Incremental Learning with Repetition via Pseudo-Feature Projection
This work addresses incremental learning for AI systems in practical settings with repetitive data, though it is incremental as it adapts existing approaches to new scenarios.
The paper tackled the problem of incremental learning in real-world scenarios where data streams contain repeated classes, proposing a new method (Horde) that dynamically adjusts an ensemble of feature extractors to exploit repetition. The method achieved competitive results without repetition and state-of-the-art performance with repetition, as demonstrated in their experiments.
Incremental Learning scenarios do not always represent real-world inference use-cases, which tend to have less strict task boundaries, and exhibit repetition of common classes and concepts in their continual data stream. To better represent these use-cases, new scenarios with partial repetition and mixing of tasks are proposed, where the repetition patterns are innate to the scenario and unknown to the strategy.
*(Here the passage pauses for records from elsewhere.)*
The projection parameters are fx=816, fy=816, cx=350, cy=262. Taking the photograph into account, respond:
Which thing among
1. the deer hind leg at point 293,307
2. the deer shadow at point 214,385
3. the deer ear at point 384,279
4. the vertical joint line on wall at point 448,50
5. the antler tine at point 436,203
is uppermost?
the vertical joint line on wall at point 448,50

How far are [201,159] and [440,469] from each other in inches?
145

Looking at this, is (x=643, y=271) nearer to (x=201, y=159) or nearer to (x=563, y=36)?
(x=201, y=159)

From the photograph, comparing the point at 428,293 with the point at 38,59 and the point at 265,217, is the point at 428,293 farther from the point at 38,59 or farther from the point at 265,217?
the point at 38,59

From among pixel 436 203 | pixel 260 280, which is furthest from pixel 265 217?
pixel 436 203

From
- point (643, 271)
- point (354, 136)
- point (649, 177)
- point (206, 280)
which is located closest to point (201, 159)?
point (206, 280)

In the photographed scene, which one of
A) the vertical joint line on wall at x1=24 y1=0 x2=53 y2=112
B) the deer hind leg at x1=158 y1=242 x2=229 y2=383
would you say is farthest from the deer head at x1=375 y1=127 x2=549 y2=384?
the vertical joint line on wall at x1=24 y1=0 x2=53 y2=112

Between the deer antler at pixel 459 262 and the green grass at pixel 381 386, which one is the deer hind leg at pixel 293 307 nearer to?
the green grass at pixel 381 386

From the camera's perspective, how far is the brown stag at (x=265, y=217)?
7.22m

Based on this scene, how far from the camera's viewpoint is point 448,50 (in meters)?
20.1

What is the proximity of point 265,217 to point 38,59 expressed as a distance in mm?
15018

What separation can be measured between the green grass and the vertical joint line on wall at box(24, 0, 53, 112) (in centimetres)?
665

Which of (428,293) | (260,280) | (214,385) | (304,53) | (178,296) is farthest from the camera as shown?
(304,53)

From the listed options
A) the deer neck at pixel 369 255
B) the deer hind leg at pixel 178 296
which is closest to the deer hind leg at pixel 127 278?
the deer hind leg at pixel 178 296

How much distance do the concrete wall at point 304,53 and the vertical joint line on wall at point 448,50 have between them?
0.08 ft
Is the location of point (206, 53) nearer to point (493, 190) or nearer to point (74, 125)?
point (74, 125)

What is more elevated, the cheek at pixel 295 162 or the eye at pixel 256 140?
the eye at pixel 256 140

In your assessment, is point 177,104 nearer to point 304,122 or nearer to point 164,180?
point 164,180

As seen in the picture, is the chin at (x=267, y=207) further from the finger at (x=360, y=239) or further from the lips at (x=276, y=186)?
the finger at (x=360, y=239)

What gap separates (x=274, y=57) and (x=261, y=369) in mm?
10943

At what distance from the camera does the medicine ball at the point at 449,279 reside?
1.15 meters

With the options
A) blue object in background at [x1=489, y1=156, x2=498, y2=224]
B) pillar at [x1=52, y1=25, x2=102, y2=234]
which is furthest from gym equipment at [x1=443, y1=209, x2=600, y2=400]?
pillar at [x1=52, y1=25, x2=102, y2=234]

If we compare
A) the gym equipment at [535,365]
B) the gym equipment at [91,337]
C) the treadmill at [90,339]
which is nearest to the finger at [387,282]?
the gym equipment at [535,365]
We investigate how exemplar-free incremental learning strategies are affected by data repetition, and we adapt a series of state-of-the-art approaches to analyse and fairly compare them under both settings. Further, we also propose a novel method (Horde), able to dynamically adjust an ensemble of self-reliant feature extractors, and align them by exploiting class repetition. Our proposed exemplar-free method achieves competitive results in the classic scenario without repetition, and state-of-the-art performance in the one with repetition.